Мелвилль внимательно наблюдает за Кларье. Чуть что, малейшая бестактность, и он вышвырнет его вон из комнаты. Но Кларье вовсе не собирается нарушать молчание какой-нибудь неуместной банальностью. И молча любуется крошечным можжевельником, находящимся у него на коленях, наподобие нежного и доверчивого животного.
— Понятно! — шепчет он, осторожно проводя пальцем по верхушке бонсаи.
И снова тишина. Однако серьезное выражение не способно долго удерживаться на подвижном лице доктора.
— Не поговорить ли нам об анонимных письмах? — предлагает он и медленно, стараясь не касаться веток дерева, поднимает коробку и ставит ее на стол.

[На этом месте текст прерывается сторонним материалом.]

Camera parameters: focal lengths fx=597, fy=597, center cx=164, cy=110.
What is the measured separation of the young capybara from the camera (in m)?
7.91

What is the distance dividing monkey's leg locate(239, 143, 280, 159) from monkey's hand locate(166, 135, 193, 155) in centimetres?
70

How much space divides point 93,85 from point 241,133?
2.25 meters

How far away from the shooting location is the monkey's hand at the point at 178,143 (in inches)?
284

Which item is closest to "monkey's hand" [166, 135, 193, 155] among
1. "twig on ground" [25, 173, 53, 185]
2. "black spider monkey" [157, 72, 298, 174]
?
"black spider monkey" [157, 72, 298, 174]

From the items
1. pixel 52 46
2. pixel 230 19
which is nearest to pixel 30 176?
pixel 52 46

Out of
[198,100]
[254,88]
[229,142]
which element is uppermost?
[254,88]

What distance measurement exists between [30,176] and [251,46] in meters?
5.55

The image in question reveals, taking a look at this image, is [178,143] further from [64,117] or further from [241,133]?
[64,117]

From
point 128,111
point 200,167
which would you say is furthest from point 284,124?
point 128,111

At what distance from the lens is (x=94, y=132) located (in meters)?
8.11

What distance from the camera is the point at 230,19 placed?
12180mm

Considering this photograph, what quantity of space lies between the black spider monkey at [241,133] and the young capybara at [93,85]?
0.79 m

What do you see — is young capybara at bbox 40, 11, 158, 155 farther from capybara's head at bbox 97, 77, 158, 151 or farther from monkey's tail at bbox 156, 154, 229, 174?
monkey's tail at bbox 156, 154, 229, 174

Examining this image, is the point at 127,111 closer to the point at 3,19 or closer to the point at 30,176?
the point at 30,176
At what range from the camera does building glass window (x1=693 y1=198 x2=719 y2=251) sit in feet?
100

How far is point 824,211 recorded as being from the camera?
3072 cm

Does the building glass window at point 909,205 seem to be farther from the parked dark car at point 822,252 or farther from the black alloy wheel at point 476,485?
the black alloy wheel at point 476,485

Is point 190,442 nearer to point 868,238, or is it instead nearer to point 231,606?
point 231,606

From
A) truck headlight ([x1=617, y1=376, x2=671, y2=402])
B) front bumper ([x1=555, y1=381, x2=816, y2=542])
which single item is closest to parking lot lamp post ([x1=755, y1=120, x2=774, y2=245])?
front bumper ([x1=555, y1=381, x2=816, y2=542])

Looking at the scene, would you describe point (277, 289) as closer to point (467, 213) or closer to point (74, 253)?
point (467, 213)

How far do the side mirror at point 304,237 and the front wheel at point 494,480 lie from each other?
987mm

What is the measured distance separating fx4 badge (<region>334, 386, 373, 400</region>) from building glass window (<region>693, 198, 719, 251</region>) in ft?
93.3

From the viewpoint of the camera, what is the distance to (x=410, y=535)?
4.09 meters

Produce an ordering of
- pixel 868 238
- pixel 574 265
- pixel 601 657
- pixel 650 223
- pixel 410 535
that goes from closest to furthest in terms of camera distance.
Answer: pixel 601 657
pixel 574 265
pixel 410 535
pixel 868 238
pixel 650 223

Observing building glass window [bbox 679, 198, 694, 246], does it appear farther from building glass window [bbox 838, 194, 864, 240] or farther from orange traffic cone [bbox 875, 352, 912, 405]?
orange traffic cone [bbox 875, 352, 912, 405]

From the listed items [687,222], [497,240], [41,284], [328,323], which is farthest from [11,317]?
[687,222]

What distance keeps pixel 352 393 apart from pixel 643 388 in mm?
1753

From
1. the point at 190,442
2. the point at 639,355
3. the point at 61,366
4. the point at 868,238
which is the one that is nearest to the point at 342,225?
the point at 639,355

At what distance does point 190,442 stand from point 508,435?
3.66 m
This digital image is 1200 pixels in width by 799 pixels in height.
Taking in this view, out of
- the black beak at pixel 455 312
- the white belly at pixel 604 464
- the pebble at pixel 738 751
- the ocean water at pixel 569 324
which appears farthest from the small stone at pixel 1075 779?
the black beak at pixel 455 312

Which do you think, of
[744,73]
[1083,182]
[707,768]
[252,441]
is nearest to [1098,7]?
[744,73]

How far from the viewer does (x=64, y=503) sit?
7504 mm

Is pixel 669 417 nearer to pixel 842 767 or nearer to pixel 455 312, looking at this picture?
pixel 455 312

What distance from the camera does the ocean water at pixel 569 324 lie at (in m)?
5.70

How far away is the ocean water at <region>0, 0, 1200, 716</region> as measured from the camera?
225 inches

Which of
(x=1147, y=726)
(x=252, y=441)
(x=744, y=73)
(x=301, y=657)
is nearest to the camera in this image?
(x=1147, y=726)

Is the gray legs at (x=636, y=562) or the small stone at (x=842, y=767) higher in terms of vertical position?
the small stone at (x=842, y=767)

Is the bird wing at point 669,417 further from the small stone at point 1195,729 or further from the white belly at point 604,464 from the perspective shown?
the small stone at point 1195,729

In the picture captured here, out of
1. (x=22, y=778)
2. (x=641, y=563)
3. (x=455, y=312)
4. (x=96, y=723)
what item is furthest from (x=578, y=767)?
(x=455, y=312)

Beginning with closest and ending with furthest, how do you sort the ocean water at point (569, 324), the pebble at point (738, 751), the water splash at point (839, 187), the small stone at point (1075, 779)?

«Ну и стол! — думает Кларье. — Даже лотки букинистов не так завалены книгами!»
— Сейчас, непременно. Мне бы только хотелось вначале, если позволите, задать еще один вопрос. Как отец девушки относится к вашим с ней отношениям?
— Мне не нравится ни форма вопроса, ни его содержание! — рубит в ответ Патрик. — В любовницах я ее не держу, вот и весь мой сказ. Удовлетворены?
Кларье кидает взгляд на часы:
— Скоро четыре. А я еще не закончил осмотр клиники. У вас не найдется времени пройтись со мной? Мне хотелось бы посетить ту часть здания, которую вы здесь называете «отделение Уходящих». И напоследок поговорить с Антуаном, вашим пациентом.
— Он не сможет поговорить с вами. Второй день как голодает в знак протеста. И сейчас находится под капельницей. Если желаете, я сам вам расскажу о нем и о его паранойе. — Мелвилль весело смеется и добавляет: — У него, можете не сомневаться, полным-полно своих навязчивых идей и фантазмов. Ну что же, в таком случае нам пора! Мне еще нужно заскочить к Мод и вручить ей подарок.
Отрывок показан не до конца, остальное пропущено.